[A sequence of records]
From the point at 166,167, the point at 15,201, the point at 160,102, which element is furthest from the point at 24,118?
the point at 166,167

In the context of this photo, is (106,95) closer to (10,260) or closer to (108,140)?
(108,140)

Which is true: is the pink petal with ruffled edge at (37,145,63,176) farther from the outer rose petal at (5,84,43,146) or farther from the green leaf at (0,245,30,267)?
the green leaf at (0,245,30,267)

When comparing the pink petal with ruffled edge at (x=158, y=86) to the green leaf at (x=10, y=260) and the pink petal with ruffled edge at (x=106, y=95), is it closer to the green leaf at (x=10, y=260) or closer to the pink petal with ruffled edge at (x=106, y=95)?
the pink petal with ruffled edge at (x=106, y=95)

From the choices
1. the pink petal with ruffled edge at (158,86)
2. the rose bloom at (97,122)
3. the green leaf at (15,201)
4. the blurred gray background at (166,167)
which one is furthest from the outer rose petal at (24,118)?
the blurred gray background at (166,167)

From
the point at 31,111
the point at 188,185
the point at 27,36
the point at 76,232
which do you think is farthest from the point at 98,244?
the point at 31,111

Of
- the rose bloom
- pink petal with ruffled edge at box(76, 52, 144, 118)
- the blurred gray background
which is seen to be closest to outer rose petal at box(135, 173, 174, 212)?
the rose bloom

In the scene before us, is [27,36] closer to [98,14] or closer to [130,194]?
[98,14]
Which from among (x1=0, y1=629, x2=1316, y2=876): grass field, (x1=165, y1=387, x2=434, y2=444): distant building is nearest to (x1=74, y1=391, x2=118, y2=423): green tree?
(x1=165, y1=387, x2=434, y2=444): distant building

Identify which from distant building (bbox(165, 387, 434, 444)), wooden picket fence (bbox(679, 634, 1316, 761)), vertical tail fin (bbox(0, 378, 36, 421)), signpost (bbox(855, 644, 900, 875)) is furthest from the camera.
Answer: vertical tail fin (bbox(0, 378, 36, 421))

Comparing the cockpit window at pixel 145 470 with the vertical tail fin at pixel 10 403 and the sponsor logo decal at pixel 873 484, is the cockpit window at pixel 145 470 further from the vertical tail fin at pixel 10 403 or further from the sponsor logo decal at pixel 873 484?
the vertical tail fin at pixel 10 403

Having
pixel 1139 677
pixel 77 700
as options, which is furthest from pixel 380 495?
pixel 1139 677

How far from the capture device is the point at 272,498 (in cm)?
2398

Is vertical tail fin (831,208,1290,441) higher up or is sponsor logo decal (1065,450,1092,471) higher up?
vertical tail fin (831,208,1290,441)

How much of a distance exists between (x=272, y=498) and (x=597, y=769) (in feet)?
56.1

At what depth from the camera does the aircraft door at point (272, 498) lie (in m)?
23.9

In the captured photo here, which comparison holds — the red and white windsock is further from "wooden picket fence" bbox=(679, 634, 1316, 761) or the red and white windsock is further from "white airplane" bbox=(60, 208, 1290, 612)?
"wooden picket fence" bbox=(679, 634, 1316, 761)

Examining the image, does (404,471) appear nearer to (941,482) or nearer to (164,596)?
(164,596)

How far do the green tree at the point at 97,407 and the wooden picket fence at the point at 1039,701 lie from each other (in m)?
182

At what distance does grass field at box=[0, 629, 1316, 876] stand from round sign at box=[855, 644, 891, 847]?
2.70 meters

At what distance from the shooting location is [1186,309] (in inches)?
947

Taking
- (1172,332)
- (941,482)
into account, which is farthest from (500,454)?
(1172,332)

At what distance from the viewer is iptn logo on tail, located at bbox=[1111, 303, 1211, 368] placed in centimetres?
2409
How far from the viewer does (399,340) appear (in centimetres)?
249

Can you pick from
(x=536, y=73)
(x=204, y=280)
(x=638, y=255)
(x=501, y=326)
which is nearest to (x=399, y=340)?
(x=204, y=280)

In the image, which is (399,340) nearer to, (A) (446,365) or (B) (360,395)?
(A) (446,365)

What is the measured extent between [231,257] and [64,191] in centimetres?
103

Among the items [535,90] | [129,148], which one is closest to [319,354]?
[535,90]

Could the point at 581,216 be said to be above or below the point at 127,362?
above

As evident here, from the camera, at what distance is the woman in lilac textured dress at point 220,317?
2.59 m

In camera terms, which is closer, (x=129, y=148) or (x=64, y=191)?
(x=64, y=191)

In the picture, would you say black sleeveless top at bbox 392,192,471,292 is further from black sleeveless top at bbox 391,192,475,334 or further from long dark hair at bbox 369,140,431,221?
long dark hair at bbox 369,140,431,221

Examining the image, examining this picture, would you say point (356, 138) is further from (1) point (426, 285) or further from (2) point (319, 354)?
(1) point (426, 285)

Given problem >>
Reproduce the lines from the one containing "How far from the viewer" through the end of the records, swapping "nearest" for "closest" and leaving everything else unchanged.

Reply >>
How far from the viewer does (399,340) appear (in centimetres)?
249

Can you pick from
(x=536, y=73)
(x=204, y=280)
(x=638, y=255)
(x=501, y=326)
which is closest to (x=399, y=340)?
(x=204, y=280)

In the image, which is (399,340) nearer to, (A) (446,365) or (B) (360,395)?
(A) (446,365)

What is the measured extent between [231,257] and [64,191] in centimetres?
103

Among the items [535,90] | [129,148], which one is closest to [319,354]?
[535,90]

Could the point at 581,216 be said to be above or below the point at 127,362?
above

As evident here, from the camera, at what distance is the woman in lilac textured dress at point 220,317?
2.59 m

In camera terms, which is closer, (x=129, y=148) or (x=64, y=191)?
(x=64, y=191)

In the picture, would you say black sleeveless top at bbox 392,192,471,292 is further from black sleeveless top at bbox 391,192,475,334 or further from long dark hair at bbox 369,140,431,221?
long dark hair at bbox 369,140,431,221

Examining the image, examining this picture, would you say point (356, 138) is further from (1) point (426, 285) or further from (2) point (319, 354)?
(1) point (426, 285)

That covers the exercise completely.